======== Document section ========

2.5. Calculation of Soil Fractal Dimensions and Multifractal Parameters

2.5.1. Calculation of Soil Fractal Dimension (D) Values

Based on the soil particle size measurement data of all the soil collected, the fractal dimensions and multifractal parameters were calculated. The equations for calculating the D values at different soil depths are referenced from Tyler and Wheatcraft (1992) [39]. This method effectively reduces the introduction of bias into the calculations relative to the method proposed by Tyler and Wheatcraft (1989) [40]. The formula is as follows:

$$\frac{\mathrm{V}\left(\mathrm{r}<{\mathrm{R}}_{\mathrm{j}}\right)}{{\mathrm{V}}_{\mathrm{T}}}={\left(\frac{{\mathrm{R}}_{\mathrm{j}}}{{\mathrm{R}}_{\mathrm{m}\mathrm{a}\mathrm{x}}}\right)}^{3-\mathrm{D}}$$

(5)

$$\lg \left[\frac{\mathrm{V}\left(\mathrm{r}<{\mathrm{R}}_{\mathrm{j}}\right)}{{\mathrm{V}}_{\mathrm{T}}}\right]=\left(3-\mathrm{D}\right)\lg \left[\frac{{\mathrm{R}}_{\mathrm{j}}}{{\mathrm{R}}_{\mathrm{m}\mathrm{a}\mathrm{x}}}\right]$$

(6)

where R_j is the diameter of different soil particles; R_max is the maximum soil particle diameter in the results obtained for the soil particles; V (r < R_j) is the percentage of soil particles with diameters less than the R_j; V_T is the total percentage of soil particles; and D is the D value.

2.5.2. Soil Multifractal Parameter Modeling

To obtain more information about the soil particle distribution, we used multifractal models based on the standard box-counting method developed by Chhabra et al. (1989) [41]. Compared with the D value, the multifractal dimension can more comprehensively reflect the internal morphological and structural characteristics of the soil and the complexity and uniformity of the soil structure. Based on soil particle size measurements, the multifractal analysis was performed in an interval (I (µm) = [a, b]). The soil multifractal interval was I (µm) = [0.02, 2000]. We divided interval I into equal-length intervals (I_i [φ_i, φ_i+1] (i = 1, 2, 3, …)), with φ_i representing the diameter of the soil particles. In addition, each partition had a total of N(ε) intervals of the same size by J = 2^k (where k = 1, 2, 3, 4, 5, 6) [42]. In addition, for each partition, the probability of the soil particle distribution was calculated as follows:

$${\mu }_{\mathrm{i}}\left(\epsilon \right)={\mathrm{V}}_{\mathrm{i}}/{\mathrm{V}}_{\mathrm{T}}$$

(7)

V_i and V_T in Equation (7) refer to the volume occupied by the soil particles in part i and the total volume, respectively.

======== Rows ========

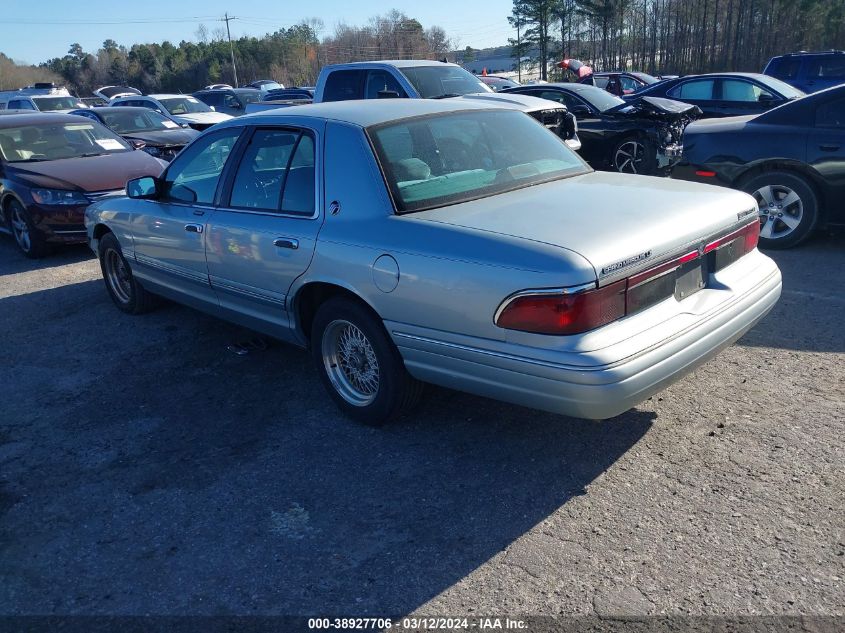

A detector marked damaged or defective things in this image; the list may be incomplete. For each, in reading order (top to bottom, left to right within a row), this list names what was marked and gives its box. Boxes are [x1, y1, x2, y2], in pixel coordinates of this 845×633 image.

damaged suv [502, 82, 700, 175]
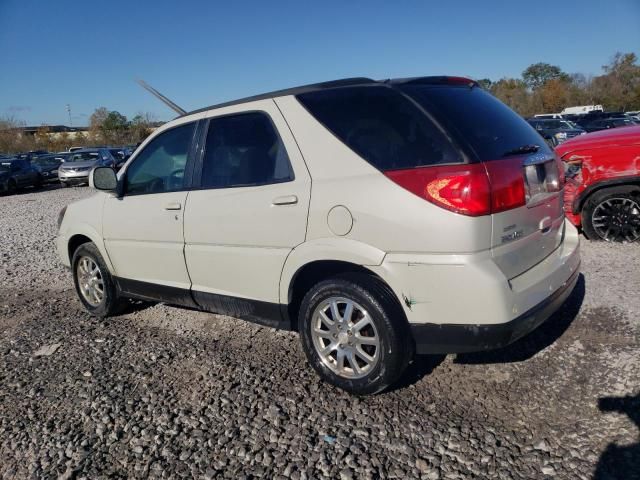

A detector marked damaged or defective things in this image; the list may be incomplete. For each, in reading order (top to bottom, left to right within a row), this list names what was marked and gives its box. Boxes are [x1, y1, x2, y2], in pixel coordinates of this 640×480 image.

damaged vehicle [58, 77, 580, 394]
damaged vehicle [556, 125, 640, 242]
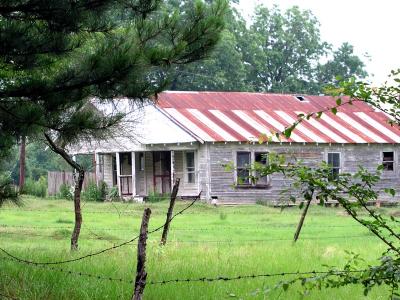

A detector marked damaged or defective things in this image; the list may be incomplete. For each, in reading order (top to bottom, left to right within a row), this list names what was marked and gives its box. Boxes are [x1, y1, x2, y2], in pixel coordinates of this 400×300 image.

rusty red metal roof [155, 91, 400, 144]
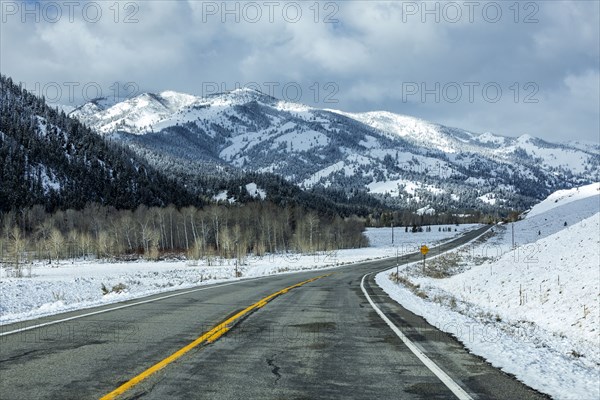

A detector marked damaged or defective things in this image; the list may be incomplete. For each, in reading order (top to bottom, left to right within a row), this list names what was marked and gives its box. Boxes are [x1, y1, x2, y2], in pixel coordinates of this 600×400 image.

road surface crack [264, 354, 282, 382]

========

Tasks and exercises:
1: Transcribe the part of the soil fractal dimension section that opens with the words containing "where R_j is" and closes with "the D value.".
2: Write the next part of the section on calculating soil fractal and multifractal parameters, picking up after its final sentence.

Final results:
1:
where R_j is the diameter of different soil particles; R_max is the maximum soil particle diameter in the results obtained for the soil particles; V (r < R_j) is the percentage of soil particles with diameters less than the R_j; V_T is the total percentage of soil particles; and D is the D value.

2:
The generalized dimension (D(q)) is calculated in [43] as follows:

When q ≠ 1,

$$\mathrm{D}\left(\mathrm{q}\right)=\underset{\epsilon \to 0}{\lim }\frac{1}{\mathrm{q}-1}\frac{\lg \left(\sum _{\mathrm{i}=1}^{\mathrm{N}\left(\epsilon \right)}{\mathsf{\mu }}_{\mathrm{i}}{\left(\epsilon \right)}^{\mathrm{q}}\right)}{\log \epsilon }$$

(8)

and when q = 1,

$${\mathrm{D}}_1=\underset{\epsilon \to 0}{\lim }\frac{\sum _{\mathrm{i}=1}^{\mathrm{N}\left(\epsilon \right)}{\mathsf{\mu }}_{\mathrm{i}}\left(\epsilon \right)\lg {\mathsf{\mu }}_{\mathrm{i}}\left(\epsilon \right)}{\log \epsilon }$$

(9)

where q is the probability density weight index, which is an integer between −∞ and +∞ [42]. The D(q) represents the fractal structural complexity and nonuniformity of the soil particle size.

In our study, the q ranges from −10 to 10. Here, D0, D1, and D2 are the capacity dimension, entropy dimension, and correlation dimension when q = 0, 1, and 2, respectively. The D0 represents the width of the continuous soil particle distribution, with larger values implying a wider soil particle distribution. The D1 indicates the degree of concentration of the soil particle distribution; larger values represent more uneven particle size distributions [44]. D2 indicates the variability in the soil particle size, with higher values representing less variability [42].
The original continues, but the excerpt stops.